[Brief descriptive captions]
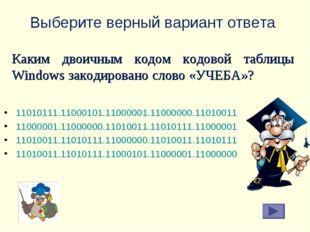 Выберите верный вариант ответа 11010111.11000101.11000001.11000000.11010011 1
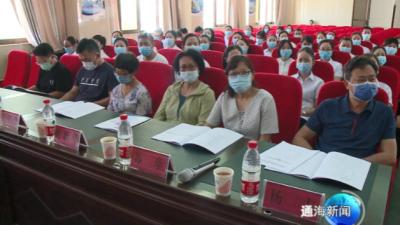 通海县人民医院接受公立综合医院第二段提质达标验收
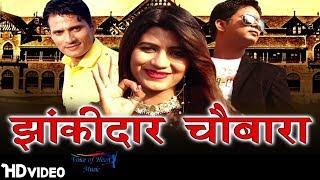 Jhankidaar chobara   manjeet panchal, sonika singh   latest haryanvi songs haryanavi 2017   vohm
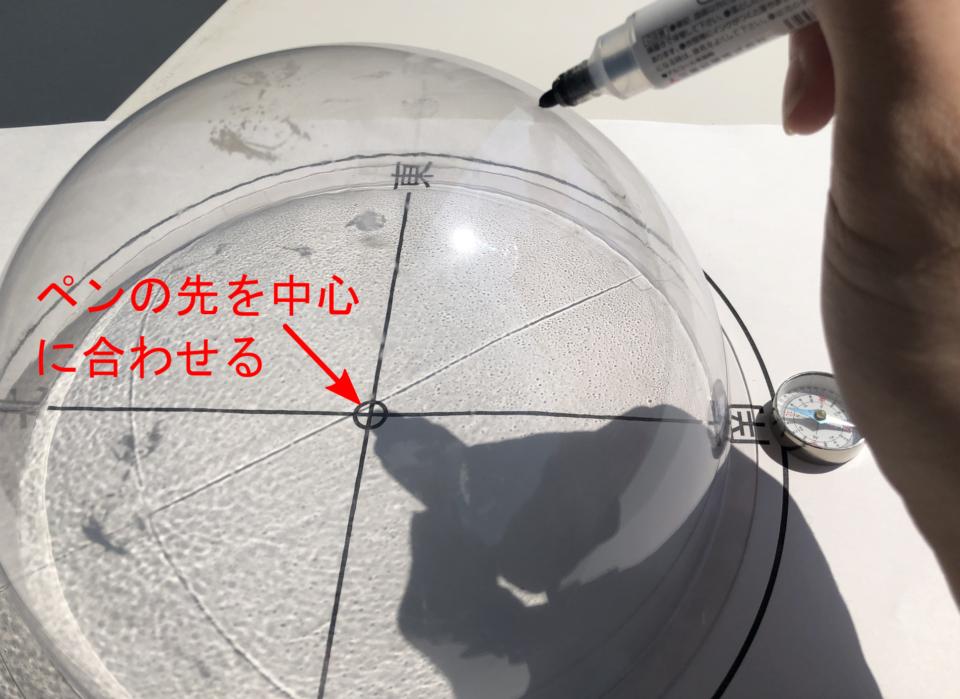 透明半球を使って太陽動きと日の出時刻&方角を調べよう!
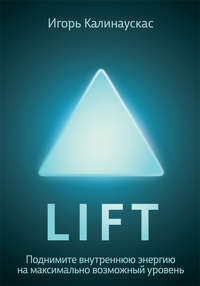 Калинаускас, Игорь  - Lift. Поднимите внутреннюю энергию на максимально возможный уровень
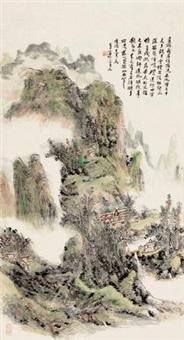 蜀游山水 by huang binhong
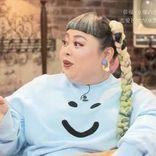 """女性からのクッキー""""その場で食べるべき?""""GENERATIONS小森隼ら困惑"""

[Exercise description] Set down exactly and only the lines from the line that contains "透明半球を使って太陽動きと日の出時刻&方角を調べよう!" through the last line of the entries above, with both of those lines included and the pictures left out.

[Completed task]
 透明半球を使って太陽動きと日の出時刻&方角を調べよう!
 Калинаускас, Игорь  - Lift. Поднимите внутреннюю энергию на максимально возможный уровень
 蜀游山水 by huang binhong
 """女性からのクッキー""""その場で食べるべき?""""GENERATIONS小森隼ら困惑"""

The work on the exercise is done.